--- Given text ---
The Constitution of the State of Illinois is the governing document of the state of Illinois. There have been four Illinois Constitutions; the fourth and current version was adopted in 1970. The current constitution is referred to as the "Constitution of Illinois of 1970" or less formally as the "1970 Constitution." The document is still referred to as the "Constitution of Illinois of 1970" even though there have been amendments to it after 1970. Important features of the 1970 Constitution include the creation of home rule powers for larger municipalities and other units of local government.

Summary
The 1970 Constitution has a preamble and 14 articles.

Article 1 is a bill of rights and contains similar provisions as the United States Bill of Rights, such as freedom of religion, freedom of speech and freedom of assembly. It also contains items not included in the United States Constitution like section 18, which prohibits discrimination based on sex and section 19, which prohibits discrimination based on physical or mental handicaps.

Article 2, Powers of the State, describes the division of powers into executive, legislative and judicial branches.

Article 3, Suffrage and Elections, describes voting qualifications, disqualifications and other election rules. Section 1 stipulates that a person must be 18 years old and a resident of the state for 30 days to vote. Section 4 provides for the Illinois General Assembly to establish rules for elections. Section 5 establishes rules for the state board of election, requiring for no political party to have a majority on the board. Section 7 provides procedures to recall the governor.

Article 4, the Legislature, provides rules for the Illinois General Assembly. Section 1 divides the assembly into two bodies, the Illinois Senate with 59 legislative districts, and the Illinois House of Representatives, with 118 representative districts. Section 2 describes the composition of the two bodies. Section 3 describes legislative redistricting procedures. Section 9 describes procedures involving executive vetoes of legislation. Section 14 describes impeachment rules, under which Governor Blagojevich was impeached in the House and removed from office after a trial in the Senate.

Article 5, the Executive, describes rules for the six state elected members, Governor, Lieutenant Governor, Attorney General, Secretary of State, Comptroller,  and Treasurer.

Article 6, the Judiciary, sets up rules for Supreme Court of Illinois, the Illinois Appellate Court, and the circuit or trial courts of Illinois.

--- Instructions ---
A: Please return everything in the Illinois Constitution passage from "The Constitution of" down to "and 14 articles.", word for word.
B: In the Illinois Constitution passage, what does Section 1 of Article 3 require of a person in order to vote?
The data isn't needed for any of this.

--- Supplied information ---

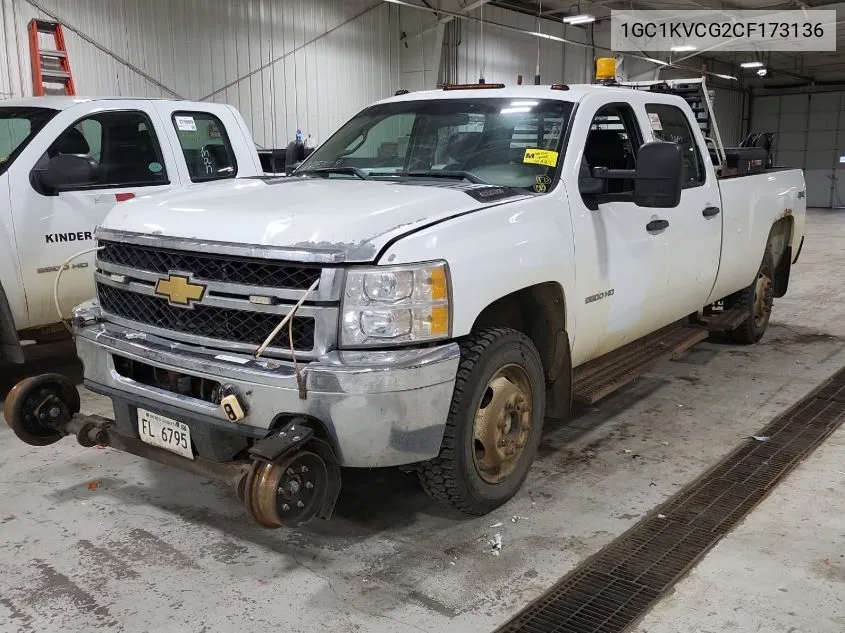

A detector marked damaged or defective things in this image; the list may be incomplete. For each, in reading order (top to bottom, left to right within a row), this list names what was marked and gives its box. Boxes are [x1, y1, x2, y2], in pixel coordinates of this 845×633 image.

damaged front bumper [69, 298, 458, 466]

--- Results in order ---
A:
The Constitution of the State of Illinois is the governing document of the state of Illinois. There have been four Illinois Constitutions; the fourth and current version was adopted in 1970. The current constitution is referred to as the "Constitution of Illinois of 1970" or less formally as the "1970 Constitution." The document is still referred to as the "Constitution of Illinois of 1970" even though there have been amendments to it after 1970. Important features of the 1970 Constitution include the creation of home rule powers for larger municipalities and other units of local government.

Summary
The 1970 Constitution has a preamble and 14 articles.

B: A person must be 18 years old and a resident of the state for 30 days.